Merging multiple lines to columns with awk, while inserting commas for missing lines


 
Thread Tools Search this Thread
Top Forums Shell Programming and Scripting Merging multiple lines to columns with awk, while inserting commas for missing lines
# 1  
Old 08-31-2015
Merging multiple lines to columns with awk, while inserting commas for missing lines

Hello all,
I have a large csv file where there are four types of rows I need to merge into one row per person, where there is a column for each possible code / type of row, even if that code/row isn't there for that person.
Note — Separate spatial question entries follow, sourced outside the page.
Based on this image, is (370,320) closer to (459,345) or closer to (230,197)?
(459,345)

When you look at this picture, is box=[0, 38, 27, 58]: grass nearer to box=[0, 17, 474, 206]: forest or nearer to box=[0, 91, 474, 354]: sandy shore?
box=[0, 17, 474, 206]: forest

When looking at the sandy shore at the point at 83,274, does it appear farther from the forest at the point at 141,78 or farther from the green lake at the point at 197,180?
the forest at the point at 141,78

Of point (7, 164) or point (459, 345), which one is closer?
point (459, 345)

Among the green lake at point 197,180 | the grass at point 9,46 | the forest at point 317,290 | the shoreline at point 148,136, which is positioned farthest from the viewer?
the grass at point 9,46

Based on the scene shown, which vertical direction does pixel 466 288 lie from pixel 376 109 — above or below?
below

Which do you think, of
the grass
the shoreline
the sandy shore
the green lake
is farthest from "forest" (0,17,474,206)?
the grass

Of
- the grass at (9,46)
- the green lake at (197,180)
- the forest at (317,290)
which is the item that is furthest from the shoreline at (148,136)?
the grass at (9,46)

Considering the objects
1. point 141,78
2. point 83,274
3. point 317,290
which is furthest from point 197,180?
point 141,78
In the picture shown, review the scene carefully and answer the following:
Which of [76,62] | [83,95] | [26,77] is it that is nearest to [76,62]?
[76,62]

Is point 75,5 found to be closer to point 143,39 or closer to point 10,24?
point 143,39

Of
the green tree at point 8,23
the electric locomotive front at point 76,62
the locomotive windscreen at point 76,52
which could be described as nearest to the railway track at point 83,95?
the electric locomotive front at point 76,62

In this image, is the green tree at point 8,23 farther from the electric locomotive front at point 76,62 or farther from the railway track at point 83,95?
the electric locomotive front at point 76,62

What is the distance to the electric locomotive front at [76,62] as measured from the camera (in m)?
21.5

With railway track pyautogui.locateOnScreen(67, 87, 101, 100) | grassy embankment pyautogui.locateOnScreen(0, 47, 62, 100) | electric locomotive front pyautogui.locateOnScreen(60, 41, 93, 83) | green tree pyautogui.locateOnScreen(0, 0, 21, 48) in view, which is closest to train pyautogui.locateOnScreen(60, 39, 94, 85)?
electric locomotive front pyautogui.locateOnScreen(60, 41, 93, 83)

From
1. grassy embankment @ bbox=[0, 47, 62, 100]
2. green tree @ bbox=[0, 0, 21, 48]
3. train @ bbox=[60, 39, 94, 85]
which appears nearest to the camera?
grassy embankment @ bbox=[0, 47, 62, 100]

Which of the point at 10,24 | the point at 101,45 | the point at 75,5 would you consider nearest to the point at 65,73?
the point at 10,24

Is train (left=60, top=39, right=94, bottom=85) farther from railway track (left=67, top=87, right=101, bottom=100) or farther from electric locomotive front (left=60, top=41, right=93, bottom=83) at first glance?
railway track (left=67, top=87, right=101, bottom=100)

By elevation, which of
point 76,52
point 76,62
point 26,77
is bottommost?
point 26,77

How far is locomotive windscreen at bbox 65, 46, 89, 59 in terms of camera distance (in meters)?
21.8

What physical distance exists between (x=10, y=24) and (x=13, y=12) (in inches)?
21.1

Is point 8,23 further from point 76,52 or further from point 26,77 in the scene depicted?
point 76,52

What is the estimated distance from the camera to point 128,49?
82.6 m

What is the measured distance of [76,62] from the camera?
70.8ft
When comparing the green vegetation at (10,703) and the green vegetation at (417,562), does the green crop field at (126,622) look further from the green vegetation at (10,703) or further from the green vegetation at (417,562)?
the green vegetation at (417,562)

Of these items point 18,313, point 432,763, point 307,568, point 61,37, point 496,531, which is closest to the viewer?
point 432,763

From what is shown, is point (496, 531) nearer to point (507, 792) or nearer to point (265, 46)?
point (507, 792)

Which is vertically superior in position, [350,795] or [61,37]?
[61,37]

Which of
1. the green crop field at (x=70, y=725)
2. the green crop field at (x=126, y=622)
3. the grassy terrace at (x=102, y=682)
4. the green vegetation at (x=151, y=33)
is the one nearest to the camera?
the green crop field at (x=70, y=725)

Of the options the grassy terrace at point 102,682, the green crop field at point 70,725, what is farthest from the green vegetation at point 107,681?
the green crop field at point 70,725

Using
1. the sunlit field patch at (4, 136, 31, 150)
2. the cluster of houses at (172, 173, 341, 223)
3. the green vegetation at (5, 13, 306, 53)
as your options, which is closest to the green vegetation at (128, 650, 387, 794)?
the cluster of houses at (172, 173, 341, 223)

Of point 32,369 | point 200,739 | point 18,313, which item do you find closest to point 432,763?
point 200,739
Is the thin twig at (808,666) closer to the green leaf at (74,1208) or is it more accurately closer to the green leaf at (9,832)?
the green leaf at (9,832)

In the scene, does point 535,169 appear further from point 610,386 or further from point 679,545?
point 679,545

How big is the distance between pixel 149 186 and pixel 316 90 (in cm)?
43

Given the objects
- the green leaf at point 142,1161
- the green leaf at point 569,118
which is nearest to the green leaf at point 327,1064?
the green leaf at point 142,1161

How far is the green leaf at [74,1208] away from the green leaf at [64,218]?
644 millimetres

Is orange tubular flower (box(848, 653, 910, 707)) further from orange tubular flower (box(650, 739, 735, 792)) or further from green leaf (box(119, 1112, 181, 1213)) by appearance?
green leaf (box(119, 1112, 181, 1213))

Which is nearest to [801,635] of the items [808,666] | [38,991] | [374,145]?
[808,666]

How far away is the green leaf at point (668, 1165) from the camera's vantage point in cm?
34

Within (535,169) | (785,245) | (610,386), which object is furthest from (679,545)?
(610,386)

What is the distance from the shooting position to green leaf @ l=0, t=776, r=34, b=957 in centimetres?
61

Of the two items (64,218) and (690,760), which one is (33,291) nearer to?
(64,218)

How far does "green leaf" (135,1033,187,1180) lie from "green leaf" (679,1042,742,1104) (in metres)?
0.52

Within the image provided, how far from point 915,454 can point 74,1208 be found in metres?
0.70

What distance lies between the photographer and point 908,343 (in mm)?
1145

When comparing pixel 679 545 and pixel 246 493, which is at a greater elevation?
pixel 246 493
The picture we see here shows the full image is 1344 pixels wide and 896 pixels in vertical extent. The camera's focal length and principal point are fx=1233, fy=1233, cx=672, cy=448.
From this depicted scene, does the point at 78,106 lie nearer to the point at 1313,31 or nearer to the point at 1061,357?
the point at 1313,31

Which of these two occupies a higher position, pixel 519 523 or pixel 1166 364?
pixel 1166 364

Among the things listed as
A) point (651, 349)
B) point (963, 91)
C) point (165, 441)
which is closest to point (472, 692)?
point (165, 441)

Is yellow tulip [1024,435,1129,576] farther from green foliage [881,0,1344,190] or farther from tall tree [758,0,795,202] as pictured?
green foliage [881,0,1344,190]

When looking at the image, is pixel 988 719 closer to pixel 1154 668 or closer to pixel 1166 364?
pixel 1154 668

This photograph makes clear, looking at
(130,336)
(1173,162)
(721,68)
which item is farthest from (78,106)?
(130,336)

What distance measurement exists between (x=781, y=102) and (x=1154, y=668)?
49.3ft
In the csv, a person may be listed from one to four times consecutively. Each row in which they are listed has a number of hours and a code (WE, MO, CE, ES) that indicates type of hours

I found a similar thread and a solution to a similar problem. The forum won't let me post links yet, but you can add this to the base URL /shell-programming-and-scripting/208027-merge-multiple-lines-same-file-common-key-using-awk.html to open that thread.

However, the output of that script tacks each of the optional lines on to the end of the first line, but that messes up the csv columns, so that the same data is not in the same place in the merged columns, afterward.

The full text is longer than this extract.